▸ **WRITTEN TASK A**
Which lines of the records contain the string "pixel"? Extract each of those lines, treating case as significant.

▸ **ARTICLE**
However, while these types of growth differ in important respects, they are similar in requiring large inputs of energy that in present conditions can only come from oil and its derivatives—resources that are not only finite but whose large-scale use has the effect of stoking up greenhouse gases. (The use of nuclear fusion to supply energy would avoid that outcome but there seems no clear prospect that it will be developed anytime soon, and it would not prevent the climate shift that is already underway.) An economy based on technological innovation is better placed than others to respond to these challenges but it cannot detach itself from the material environment of the planet. Both sorts of growth rely on fast-depleting resources and face the ecological backlash of climate change. The irony of globalization runs deeper than Cohen has perceived. Not only is it at present more imaginary than real, it can never be fully achieved.
One of the many valuable features of Suzanne Berger’s book How We Compete is its healthy skepticism regarding claims that different models of economic development ultimately converge. As Berger writes, there is broad agreement on the fundamental forces driving globalization:
a great freeing up of trade and capital flows; deregulation; the shrinking cost of communication and transportation; an [Information Technology] revolution that makes it possible to digitize the boundaries between design, manufacturing and marketing and to locate these functions in different places; and the availability of large numbers of workers and engineers in low-wage countries.
Convergence models assume that once globalization is in place, the only way companies can adapt is by adopting the same business practices. In this view globalization is self-reinforcing. But as Berger notes, it is not a view borne out by history. The global economy that existed prior to World War I was in many respects more open and borderless than the one that exists today. Even so it collapsed, and in a process culminating in the US in the Smoot-Hawley tariff law of 1930 was replaced by the semi-autarchic closed economies of the interwar years. However securely established it may seem, globalization is not irreversible. Indeed, over time its disruptive effects tend to result in deglobalization.
Standard models assume that globalization means that one way of doing business will be imposed on everyone, but this is not supported by Suzanne Berger’s research on many companies in different parts of the world. She writes that the common belief is that “globalization forces everyone onto the same track. But that’s not what our team found.” Drawing on a five-year study by the MIT Industrial Performance Center, Berger presents a wealth of evidence about the different strategies adopted by five hundred international companies to survive and prosper in the global market. The result is a consistently enlightening analysis that explores the many different ways in which companies respond successfully to global competition. The computer company Dell is strongly focused on distribution and outsources all manufacturing of components overseas, for example in India, while Samsung makes almost everything itself; but both are rapidly growing, profitable businesses. General Motors is finding it difficult to adjust to high-wage labor, while Toyota—which has kept production at home or in other advanced countries—is doing well. Faced with similar challenges, companies can thrive or fail in different ways.

Spatial reasoning dataset excerpts
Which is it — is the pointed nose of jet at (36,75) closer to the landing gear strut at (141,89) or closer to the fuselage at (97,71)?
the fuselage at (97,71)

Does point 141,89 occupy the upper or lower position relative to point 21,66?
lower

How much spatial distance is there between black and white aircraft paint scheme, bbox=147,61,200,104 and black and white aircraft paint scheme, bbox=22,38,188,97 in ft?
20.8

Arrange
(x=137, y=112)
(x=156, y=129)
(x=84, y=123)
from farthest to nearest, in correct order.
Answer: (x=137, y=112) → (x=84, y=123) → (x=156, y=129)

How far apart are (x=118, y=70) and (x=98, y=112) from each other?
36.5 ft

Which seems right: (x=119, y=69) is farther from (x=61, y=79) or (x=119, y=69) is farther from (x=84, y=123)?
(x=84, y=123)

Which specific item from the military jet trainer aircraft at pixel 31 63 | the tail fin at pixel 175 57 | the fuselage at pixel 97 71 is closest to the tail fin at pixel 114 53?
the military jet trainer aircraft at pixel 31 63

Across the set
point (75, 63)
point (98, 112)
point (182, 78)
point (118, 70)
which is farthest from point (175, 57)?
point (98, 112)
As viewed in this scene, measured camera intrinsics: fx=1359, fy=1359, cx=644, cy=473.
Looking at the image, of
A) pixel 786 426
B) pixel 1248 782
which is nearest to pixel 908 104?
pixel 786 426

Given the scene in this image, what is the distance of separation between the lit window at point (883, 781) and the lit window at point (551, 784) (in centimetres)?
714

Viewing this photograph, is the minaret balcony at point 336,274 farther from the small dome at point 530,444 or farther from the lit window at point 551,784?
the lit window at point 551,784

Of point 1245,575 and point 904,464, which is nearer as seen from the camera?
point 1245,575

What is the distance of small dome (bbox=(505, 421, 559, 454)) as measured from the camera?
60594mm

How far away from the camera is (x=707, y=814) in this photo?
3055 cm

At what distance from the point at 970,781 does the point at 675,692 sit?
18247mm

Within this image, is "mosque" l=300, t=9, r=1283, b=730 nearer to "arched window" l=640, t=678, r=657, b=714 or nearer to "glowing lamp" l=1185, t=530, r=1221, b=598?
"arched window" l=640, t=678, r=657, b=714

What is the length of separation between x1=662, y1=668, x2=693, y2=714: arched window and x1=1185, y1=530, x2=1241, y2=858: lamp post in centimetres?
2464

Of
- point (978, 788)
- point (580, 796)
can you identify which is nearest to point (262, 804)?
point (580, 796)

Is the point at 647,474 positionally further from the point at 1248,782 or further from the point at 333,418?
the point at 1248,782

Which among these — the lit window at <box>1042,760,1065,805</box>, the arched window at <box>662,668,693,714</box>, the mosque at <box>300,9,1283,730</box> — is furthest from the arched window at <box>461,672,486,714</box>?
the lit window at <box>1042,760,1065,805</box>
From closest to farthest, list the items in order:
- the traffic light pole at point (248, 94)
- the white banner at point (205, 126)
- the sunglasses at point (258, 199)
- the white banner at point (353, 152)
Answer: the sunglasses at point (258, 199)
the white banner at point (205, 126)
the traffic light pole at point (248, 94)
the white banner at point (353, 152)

▸ **WRITTEN TASK B**
In the passage on globalization, what 1930 US tariff law marked the culmination of the collapse of the pre–World War I global economy?

▸ **EXPECTED OUTPUT A**
Which specific item from the military jet trainer aircraft at pixel 31 63 | the tail fin at pixel 175 57 | the fuselage at pixel 97 71 is closest to the tail fin at pixel 114 53?
the military jet trainer aircraft at pixel 31 63
A) pixel 786 426
B) pixel 1248 782
which is nearest to pixel 908 104?
pixel 786 426

▸ **EXPECTED OUTPUT B**
The Smoot-Hawley tariff law.